Quelle sera l’issue du conflit et les scénarios probables.
– Le chaos avec la chute rapide du régime créant un vide de pouvoir et une instabilité durable, à l’image de la Libye après Kadhafi,le pays devient le théâtre d’une guerre civile.Les factions se feront la guerre et des menaces persistante sur le détroit d’Ormuz avec un risque de nouvelle spirale inflationniste .
– Le scénario de la guerre d’usure avec un conflit prolongé de plusieurs mois. Le régime iranien se montre plus résistant que prévu, menant à un enlisement . C’est le retour à un statu quo sous tension .
– Si l’option du changement de régime réussit on s’avancera vers un processus long et incertain nécessitant un engagement soutenu des États-Unis sans conséquences économiques pour ces derniers.
Le conflit actuel trouve ses racines dans l’échec des négociations sur le programme nucléaire . L’objectif affiché par les États-Unis était de détruire les infrastructures nucléaires et balistiques iraniennes .Il semble de plus en plus clair que l’objectif est désormais un changement de régime . Le secrétaire américain à la Défense, Pete Hegseth, a déclaré : « Il ne s’agit pas d’une guerre pour changer un régime, mais le régime a bel et bien changé » .
L’une des caractéristiques majeures de cette guerre est sa régionalisation quasi-immédiate. En représailles aux attaques, l’Iran a lancé des centaines de missiles et de drones non seulement sur Israël, mais aussi sur des bases américaines et des cibles civiles dans plusieurs pays du Golfe . Cela a provoqué des victimes dans ces pays et transformé la région en une véritable poudrière.
Pour analyser les forces et les faiblesses de chaque camp,il faut évaluer la plausibilité des scénarios, il faut considérer les atouts et vulnérabilités de chaque partie.
Les États-Unis et Israël ont déployé le plus important arsenal dans la région depuis 2003, avec deux porte-avions, des centaines d’avions et 18 navires de guerre . Ils revendiquent déjà une « supériorité aérienne » sur l’Iran .
L’élimination de Khamenei et de dizaines de commandants est un coup dur pour la chaîne de commandement iranienne, visant à désorganiser toute riposte coordonnée .Mais ils font fasse a un important défis celui du risque d’enlisement.En effet l’histoire récente (Irak, Afghanistan) montre le danger des interventions prolongées.

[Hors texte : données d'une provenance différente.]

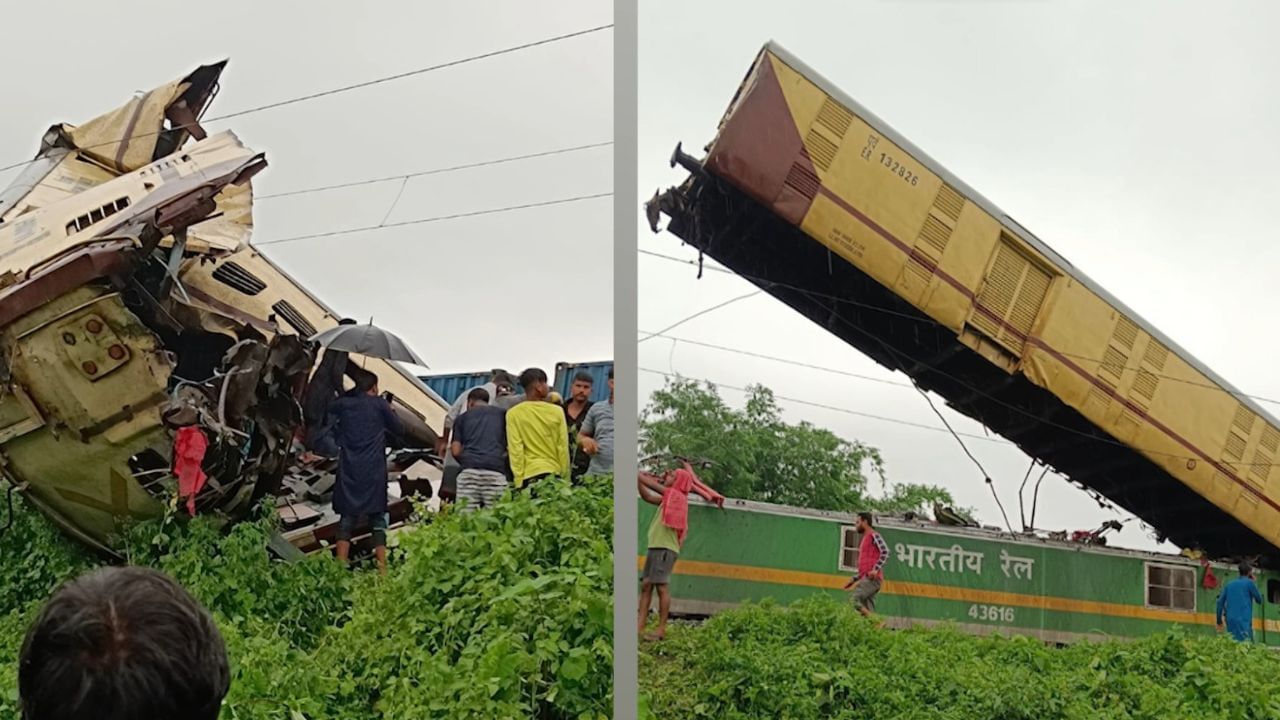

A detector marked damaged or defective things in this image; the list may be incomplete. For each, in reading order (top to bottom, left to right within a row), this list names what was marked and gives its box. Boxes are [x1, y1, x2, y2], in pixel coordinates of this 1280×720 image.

wrecked train coach [0, 61, 450, 556]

Le secrétaire Hegseth a dû promettre que « cette guerre n’est pas sans fin » pour rassurer l’opinion . Par ailleurs le manque de clarté sur la stratégie finale (simple frappe ou occupation pour changer le régime?) est un facteur de risque majeur, comme le soulignent des experts .
L’Iran,elle dispose d’un vaste arsenal de missiles balistiques (estimé à 3 000) et de drones. Il a démontré sa capacité à frapper des cibles dans tout le Moyen-Orient .

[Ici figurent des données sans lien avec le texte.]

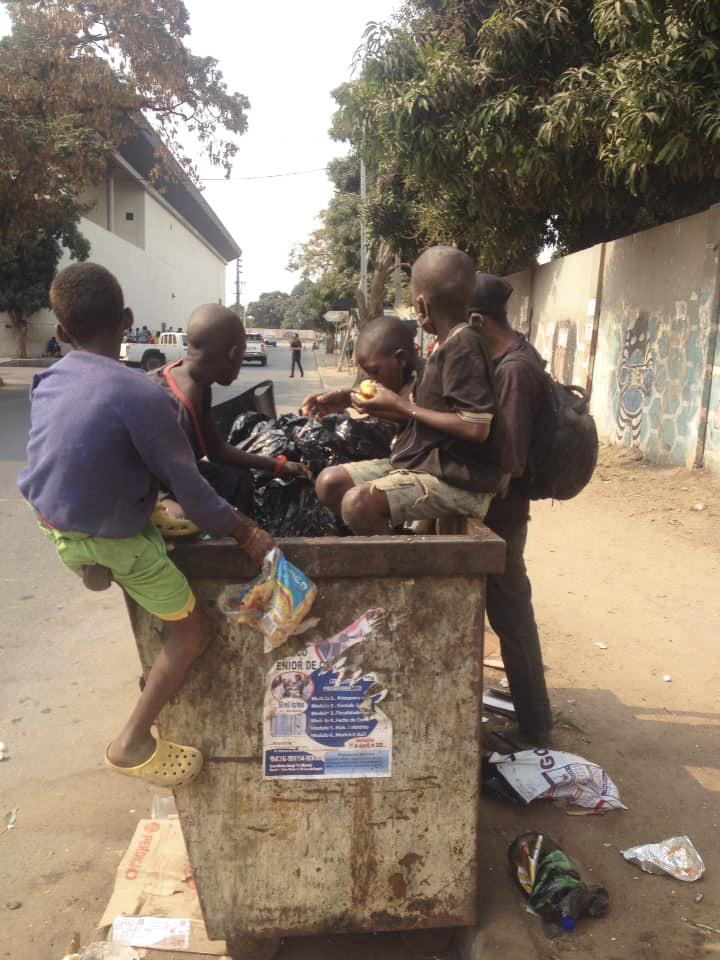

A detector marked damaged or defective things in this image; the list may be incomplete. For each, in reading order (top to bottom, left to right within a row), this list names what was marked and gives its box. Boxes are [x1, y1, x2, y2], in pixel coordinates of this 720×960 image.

wall with peeling paint [504, 205, 720, 472]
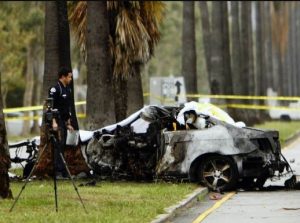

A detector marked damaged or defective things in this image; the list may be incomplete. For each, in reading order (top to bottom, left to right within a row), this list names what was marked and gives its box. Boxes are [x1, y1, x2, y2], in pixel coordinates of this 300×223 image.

burned car wreck [82, 102, 290, 191]
charred car body [82, 103, 290, 192]
burnt tire [198, 155, 238, 192]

En perturbant le détroit d’Ormuz qui est le passage de 20% du pétrole mondial (via des mines, des saisies de navires ou la flambée des primes d’assurance), l’Iran peut exercer une pression économique mondiale considérable .Il dispose ainsi d’une véritable force de nuisance régionale.Mais lIran présentes un certain nombre de vulnérabilités.

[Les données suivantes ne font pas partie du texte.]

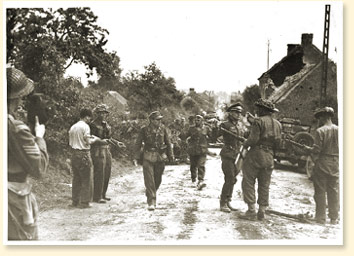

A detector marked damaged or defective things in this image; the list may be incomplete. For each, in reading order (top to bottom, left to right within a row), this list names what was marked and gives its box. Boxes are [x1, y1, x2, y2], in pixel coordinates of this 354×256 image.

damaged building [258, 33, 338, 127]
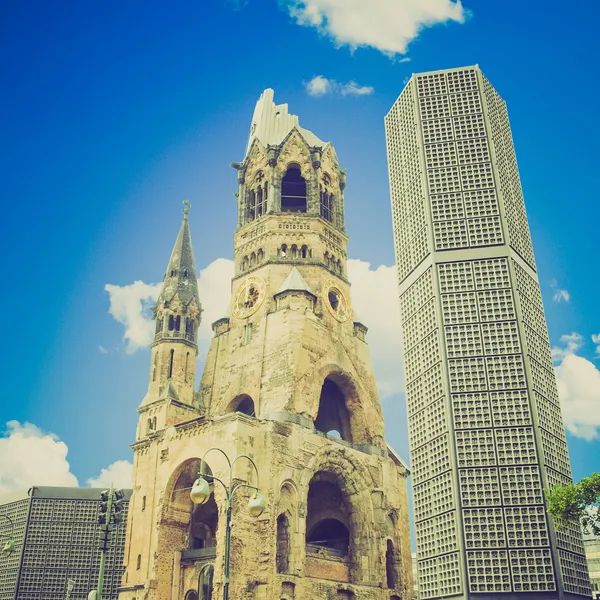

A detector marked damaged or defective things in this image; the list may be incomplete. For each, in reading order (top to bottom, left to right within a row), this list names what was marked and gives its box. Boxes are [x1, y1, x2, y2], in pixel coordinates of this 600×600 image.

damaged bell tower [120, 89, 412, 600]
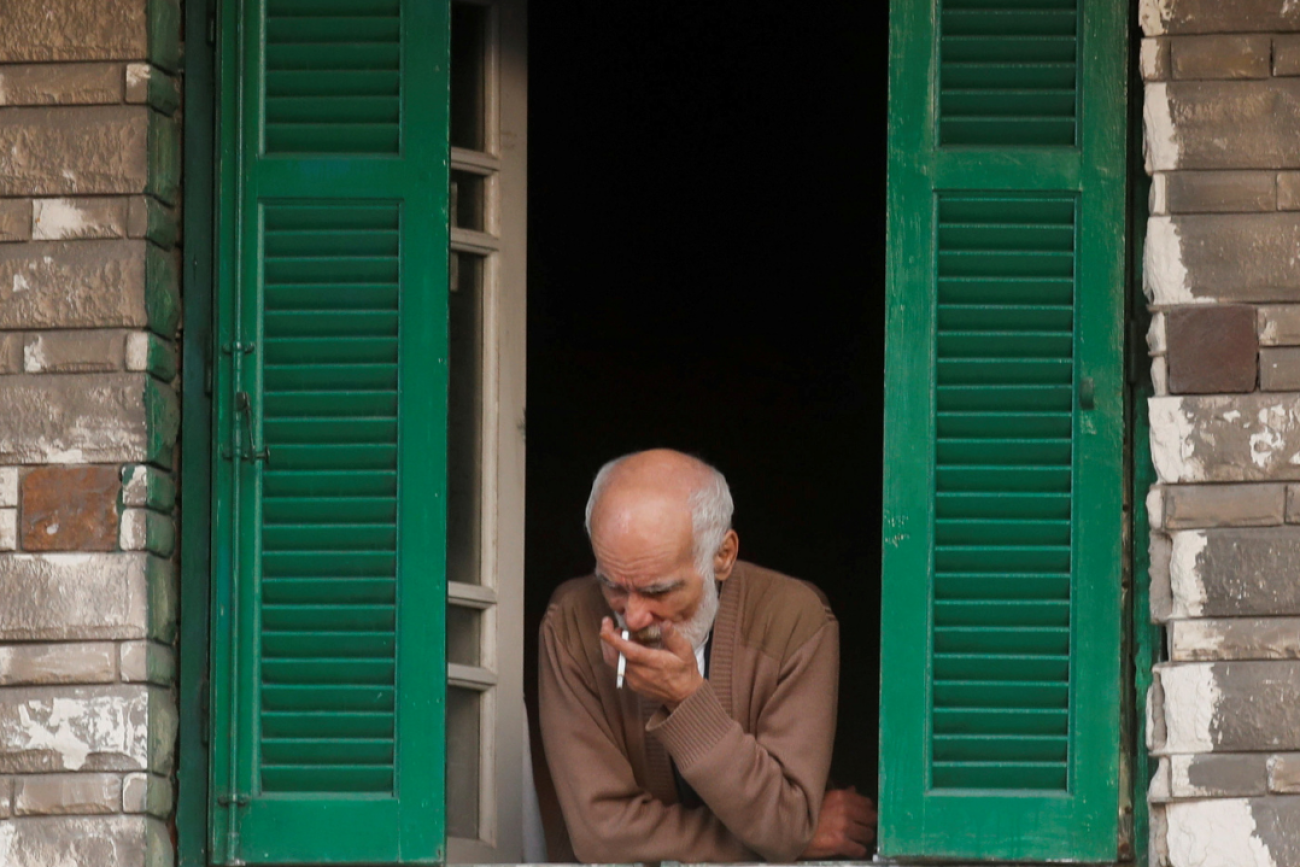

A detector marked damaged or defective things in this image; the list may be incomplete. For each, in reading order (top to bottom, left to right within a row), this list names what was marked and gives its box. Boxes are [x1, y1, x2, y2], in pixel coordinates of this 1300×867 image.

rusty brick [1170, 34, 1268, 80]
rusty brick [1164, 305, 1253, 392]
green paint chipping [883, 0, 1128, 857]
rusty brick [20, 465, 120, 553]
peeling paint [1170, 530, 1206, 616]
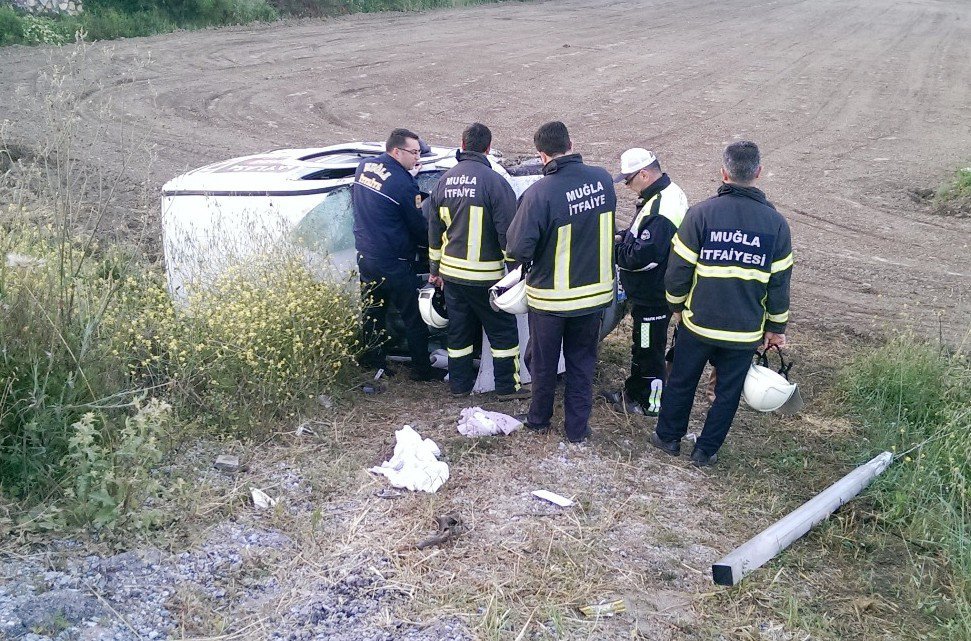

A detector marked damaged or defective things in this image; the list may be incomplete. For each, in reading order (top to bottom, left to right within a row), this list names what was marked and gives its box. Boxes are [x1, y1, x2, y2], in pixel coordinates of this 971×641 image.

overturned white vehicle [162, 141, 628, 390]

La mort du guide suprême crée un vide politique dangereux et pourrait entraîner des luttes de pouvoir internes, même si un plan de succession existait .
Le régime était déjà affaibli par des mois de protestations populaires massives et une situation économique difficile .
En conclusion, si la puissance de feu initiale des États-Unis et d’Israël est sans précédent, l’incertitude règne quant à la suite. La résilience du régime iranien, la capacité de l’opposition interne à s’organiser, et la volonté politique américaine de mener une guerre longue seront les facteurs clés qui détermineront lequel de ces scénarios se concrétisera.